▸ WORK INSTRUCTION
Leave out the pictures and copy the remaining records exactly.

▸ DATA PROVIDED

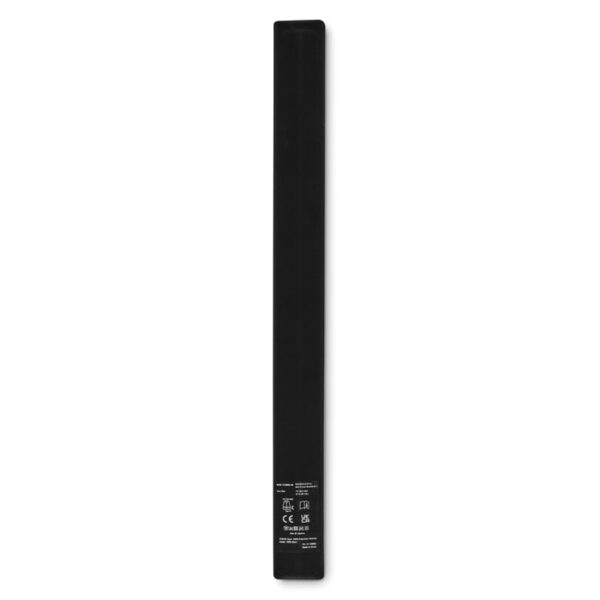 381c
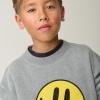 Briston Sweatshirt -Tumble 'n Dry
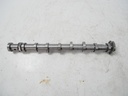 MTD-476447-1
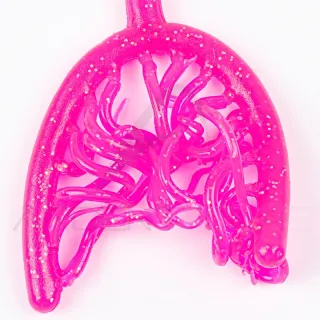 Mini Wormlast DEVAUX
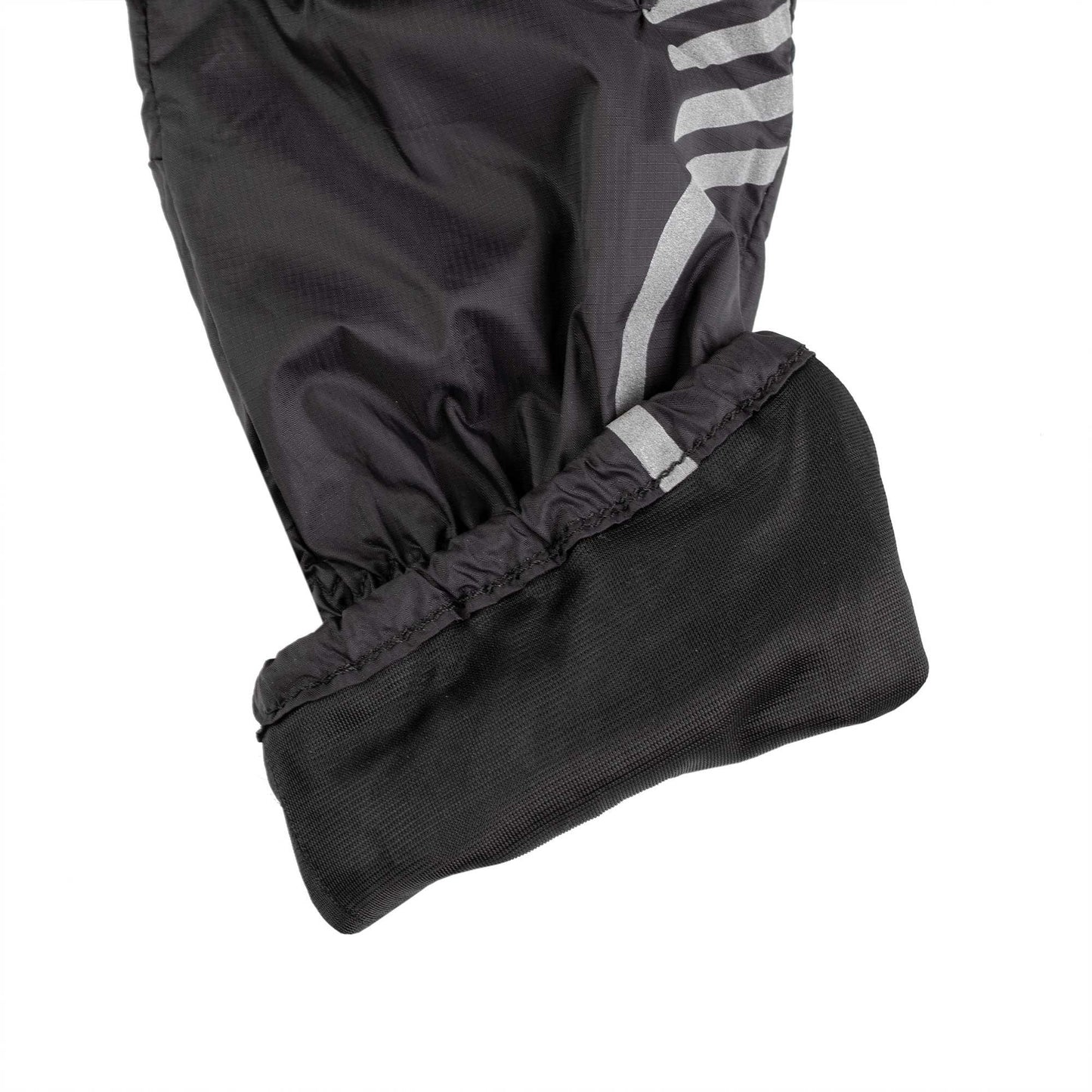 Guanti Invernali Tucano Urbano - Gordon Nano Plus Hydroscud®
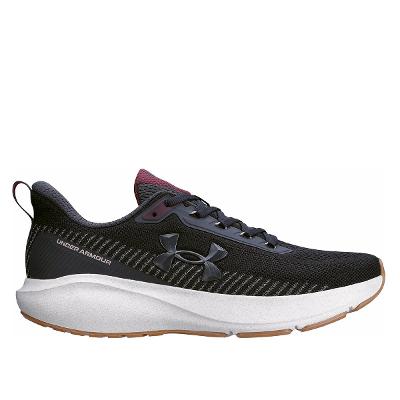 Tênis Under Armour Charged Beat Masculino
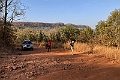 20240113 Fongolimbi track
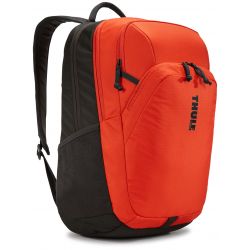 Thule Chronical 26L (Roarange)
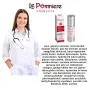 Le Pommiere serum for face moisturizer 1.1 fl oz. Anti age hyaluronic acid. Anti-wrinkle & anti-aging to man & woman with vitamin C, A Retinol, E, Collagen, Q10. Antiage for all skin types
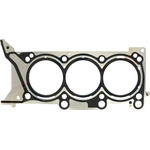 Order APEX AUTOMOBILE PARTS - AHG1391L - Head Gasket For Your Vehicle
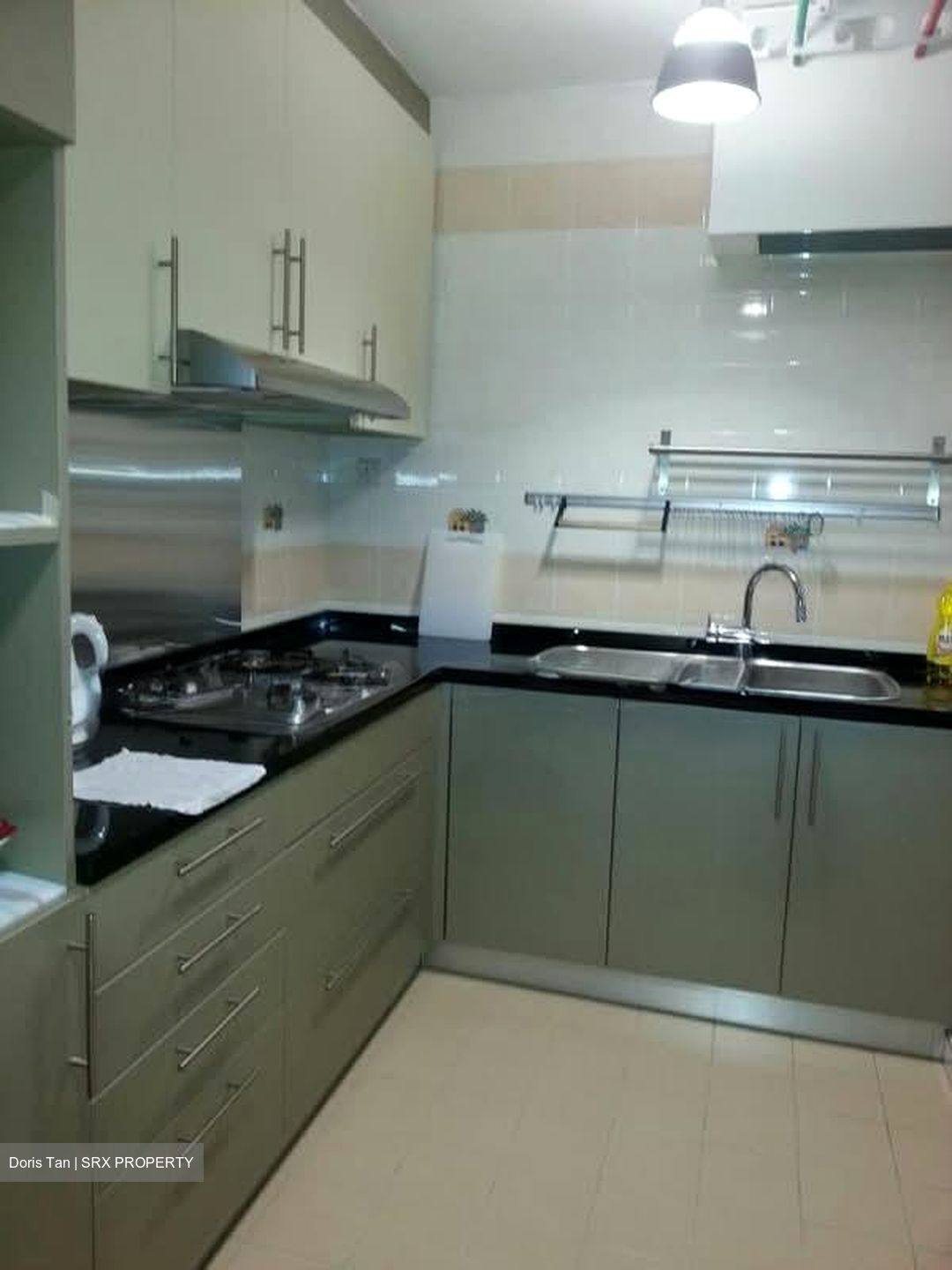 Blk 690B Woodlands Drive 75 (Woodlands), HDB 4 Rooms #562450971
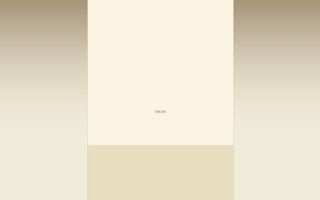 Armazem do Verde - Lis Pesolato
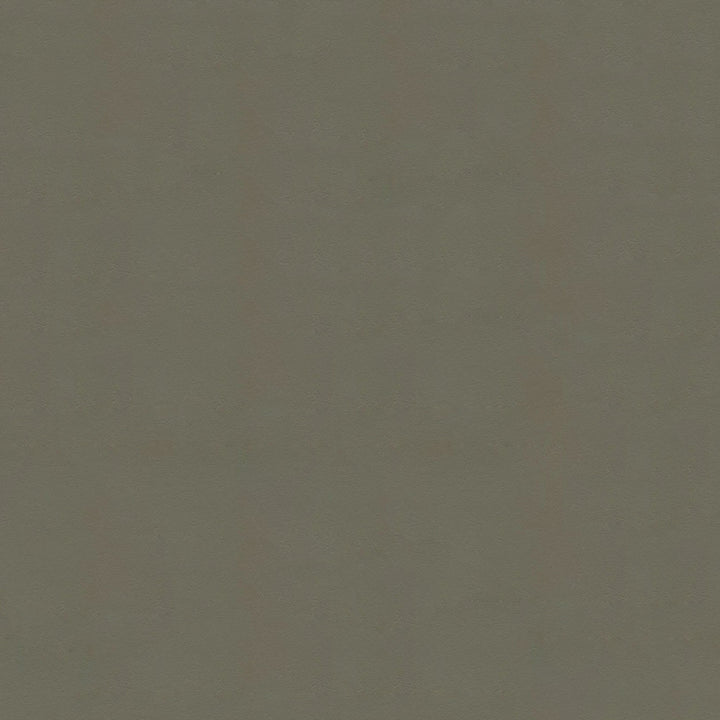 Armada 113 Perfect Storm by Ship to Shore Fabric 100% Polyvinyl Chloride (PVC) Taiwan 50,000 Double Rubs (Wyzenbeek) </p><p>Repeat: Horizontal: and Vertical: 54" (137 cm) - Fabric Carolina -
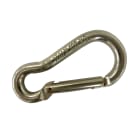 CANFOR UTENSILI - MOSCHETTONE PER 155-165 631/04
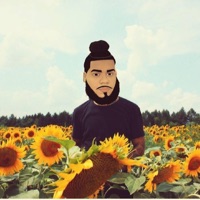 Prayer - Single - Dj Official 413
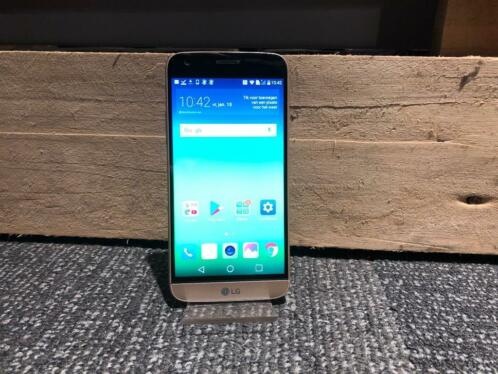 Lg g5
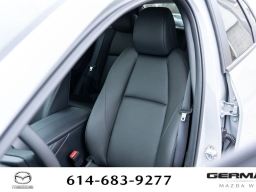 Mazda CX-30 2.5 S Select Sport AWD 2026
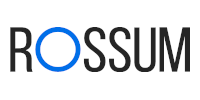 Rossum
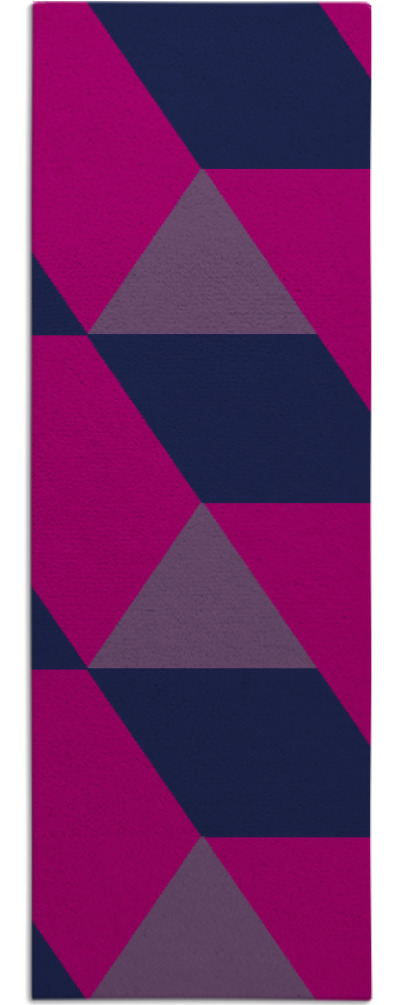 harbour rug - item 1166406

▸ RESULT OF THE EXERCISE
 381c
 Briston Sweatshirt -Tumble 'n Dry
 MTD-476447-1
 Mini Wormlast DEVAUX
 Guanti Invernali Tucano Urbano - Gordon Nano Plus Hydroscud®
 Tênis Under Armour Charged Beat Masculino
 20240113 Fongolimbi track
 Thule Chronical 26L (Roarange)
 Le Pommiere serum for face moisturizer 1.1 fl oz. Anti age hyaluronic acid. Anti-wrinkle & anti-aging to man & woman with vitamin C, A Retinol, E, Collagen, Q10. Antiage for all skin types
 Order APEX AUTOMOBILE PARTS - AHG1391L - Head Gasket For Your Vehicle
 Blk 690B Woodlands Drive 75 (Woodlands), HDB 4 Rooms #562450971
 Armazem do Verde - Lis Pesolato
 Armada 113 Perfect Storm by Ship to Shore Fabric 100% Polyvinyl Chloride (PVC) Taiwan 50,000 Double Rubs (Wyzenbeek) </p><p>Repeat: Horizontal: and Vertical: 54" (137 cm) - Fabric Carolina -
 CANFOR UTENSILI - MOSCHETTONE PER 155-165 631/04
 Prayer - Single - Dj Official 413
 Lg g5
 Mazda CX-30 2.5 S Select Sport AWD 2026
 Rossum
 harbour rug - item 1166406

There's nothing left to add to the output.